▸ **Stated goal**
Print the entries below verbatim, starting at the beginning of the entries and stopping after the line that contains "6.50 metres".

▸ **Entries on spatial positioning**
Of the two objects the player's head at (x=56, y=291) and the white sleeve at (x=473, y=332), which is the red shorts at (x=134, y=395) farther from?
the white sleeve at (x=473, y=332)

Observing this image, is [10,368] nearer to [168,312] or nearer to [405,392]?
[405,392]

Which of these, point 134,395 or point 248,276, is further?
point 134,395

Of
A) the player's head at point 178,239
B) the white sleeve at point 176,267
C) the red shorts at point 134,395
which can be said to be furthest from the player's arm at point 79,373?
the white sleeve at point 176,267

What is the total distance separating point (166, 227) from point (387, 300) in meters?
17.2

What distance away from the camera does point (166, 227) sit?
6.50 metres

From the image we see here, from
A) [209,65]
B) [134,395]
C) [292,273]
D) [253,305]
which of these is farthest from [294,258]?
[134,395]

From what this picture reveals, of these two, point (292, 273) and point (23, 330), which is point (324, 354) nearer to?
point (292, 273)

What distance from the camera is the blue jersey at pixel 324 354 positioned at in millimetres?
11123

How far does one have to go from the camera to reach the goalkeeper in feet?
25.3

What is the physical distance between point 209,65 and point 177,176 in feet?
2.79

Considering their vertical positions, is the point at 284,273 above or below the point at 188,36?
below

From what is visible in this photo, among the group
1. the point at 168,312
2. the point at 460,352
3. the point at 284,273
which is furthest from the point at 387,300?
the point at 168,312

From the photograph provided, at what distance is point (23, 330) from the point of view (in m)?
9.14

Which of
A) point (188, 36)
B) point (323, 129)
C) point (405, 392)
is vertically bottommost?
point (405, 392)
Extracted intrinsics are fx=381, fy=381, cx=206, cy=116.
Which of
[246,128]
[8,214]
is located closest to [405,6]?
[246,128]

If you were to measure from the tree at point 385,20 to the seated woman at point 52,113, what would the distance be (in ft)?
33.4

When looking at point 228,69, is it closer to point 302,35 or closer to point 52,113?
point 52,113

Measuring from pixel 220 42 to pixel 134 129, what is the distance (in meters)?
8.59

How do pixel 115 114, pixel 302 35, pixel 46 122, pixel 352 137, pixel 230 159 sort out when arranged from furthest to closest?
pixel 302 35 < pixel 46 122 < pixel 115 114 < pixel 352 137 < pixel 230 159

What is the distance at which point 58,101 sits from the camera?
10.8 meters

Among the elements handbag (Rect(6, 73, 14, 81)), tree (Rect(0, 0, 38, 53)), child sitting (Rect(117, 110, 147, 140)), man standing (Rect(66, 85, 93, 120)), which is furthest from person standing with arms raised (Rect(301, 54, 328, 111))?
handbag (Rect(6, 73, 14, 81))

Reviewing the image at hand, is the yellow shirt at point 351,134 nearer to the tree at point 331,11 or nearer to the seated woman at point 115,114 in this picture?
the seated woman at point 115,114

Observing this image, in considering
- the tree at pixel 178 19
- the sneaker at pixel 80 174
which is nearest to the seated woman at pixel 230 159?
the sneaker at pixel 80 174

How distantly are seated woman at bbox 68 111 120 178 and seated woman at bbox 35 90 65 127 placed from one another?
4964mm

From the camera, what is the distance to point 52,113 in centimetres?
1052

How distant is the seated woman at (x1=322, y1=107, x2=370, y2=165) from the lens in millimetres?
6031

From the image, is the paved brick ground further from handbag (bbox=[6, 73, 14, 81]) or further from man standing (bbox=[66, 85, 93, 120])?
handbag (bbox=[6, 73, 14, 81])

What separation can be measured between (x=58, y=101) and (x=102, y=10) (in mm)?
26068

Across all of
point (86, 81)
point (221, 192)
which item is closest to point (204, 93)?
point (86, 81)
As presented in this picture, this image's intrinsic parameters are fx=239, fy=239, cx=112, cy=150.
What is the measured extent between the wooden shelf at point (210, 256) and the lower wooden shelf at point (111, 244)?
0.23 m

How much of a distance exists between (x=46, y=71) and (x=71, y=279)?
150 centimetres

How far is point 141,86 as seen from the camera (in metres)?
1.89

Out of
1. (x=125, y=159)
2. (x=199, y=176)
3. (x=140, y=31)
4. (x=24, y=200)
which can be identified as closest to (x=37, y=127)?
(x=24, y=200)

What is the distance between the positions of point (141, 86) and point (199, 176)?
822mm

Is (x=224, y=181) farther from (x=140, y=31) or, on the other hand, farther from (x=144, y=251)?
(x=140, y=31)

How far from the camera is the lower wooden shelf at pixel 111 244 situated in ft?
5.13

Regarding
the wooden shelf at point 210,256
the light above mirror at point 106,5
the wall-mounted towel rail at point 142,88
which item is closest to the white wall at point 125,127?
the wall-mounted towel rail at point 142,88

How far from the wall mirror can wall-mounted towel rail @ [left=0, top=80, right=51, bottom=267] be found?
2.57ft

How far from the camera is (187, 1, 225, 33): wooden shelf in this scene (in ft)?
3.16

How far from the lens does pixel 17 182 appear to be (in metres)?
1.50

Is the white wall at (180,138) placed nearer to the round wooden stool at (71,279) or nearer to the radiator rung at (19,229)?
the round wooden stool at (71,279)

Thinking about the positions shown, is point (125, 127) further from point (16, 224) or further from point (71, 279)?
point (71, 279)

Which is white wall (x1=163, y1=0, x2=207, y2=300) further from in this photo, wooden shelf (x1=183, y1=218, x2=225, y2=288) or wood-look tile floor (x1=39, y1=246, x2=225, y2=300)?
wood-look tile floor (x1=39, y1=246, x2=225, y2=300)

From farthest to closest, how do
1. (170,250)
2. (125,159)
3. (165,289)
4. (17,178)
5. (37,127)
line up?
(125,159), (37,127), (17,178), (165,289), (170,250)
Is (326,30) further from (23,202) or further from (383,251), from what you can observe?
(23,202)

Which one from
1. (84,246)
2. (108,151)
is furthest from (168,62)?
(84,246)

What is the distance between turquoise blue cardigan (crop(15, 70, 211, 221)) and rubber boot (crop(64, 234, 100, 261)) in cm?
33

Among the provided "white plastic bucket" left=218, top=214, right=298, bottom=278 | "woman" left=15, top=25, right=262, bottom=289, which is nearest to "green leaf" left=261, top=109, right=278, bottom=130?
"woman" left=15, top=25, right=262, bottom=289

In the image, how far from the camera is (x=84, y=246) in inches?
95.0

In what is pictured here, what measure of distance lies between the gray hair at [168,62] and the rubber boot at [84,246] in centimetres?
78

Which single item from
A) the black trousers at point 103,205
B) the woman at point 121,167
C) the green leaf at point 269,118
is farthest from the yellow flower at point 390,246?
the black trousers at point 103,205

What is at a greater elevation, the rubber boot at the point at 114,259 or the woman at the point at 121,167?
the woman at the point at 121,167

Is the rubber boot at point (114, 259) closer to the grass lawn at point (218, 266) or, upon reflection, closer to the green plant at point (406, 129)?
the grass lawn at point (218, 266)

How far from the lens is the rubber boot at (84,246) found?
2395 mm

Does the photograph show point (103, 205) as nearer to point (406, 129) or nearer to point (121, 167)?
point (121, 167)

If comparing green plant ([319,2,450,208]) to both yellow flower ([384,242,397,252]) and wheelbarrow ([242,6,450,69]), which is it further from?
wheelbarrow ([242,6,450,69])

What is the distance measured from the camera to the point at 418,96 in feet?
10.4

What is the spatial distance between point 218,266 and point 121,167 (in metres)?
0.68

▸ **Exercise result**
Of the two objects the player's head at (x=56, y=291) and the white sleeve at (x=473, y=332), which is the red shorts at (x=134, y=395) farther from?
the white sleeve at (x=473, y=332)

Observing this image, is [10,368] nearer to [168,312] or nearer to [405,392]?
[405,392]

Which of these, point 134,395 or point 248,276, is further?
point 134,395

Of
A) the player's head at point 178,239
B) the white sleeve at point 176,267
C) the red shorts at point 134,395
which can be said to be furthest from the player's arm at point 79,373?
the white sleeve at point 176,267

What is the total distance separating point (166, 227) from point (387, 300) in meters?
17.2

What distance away from the camera does point (166, 227) sit?
6.50 metres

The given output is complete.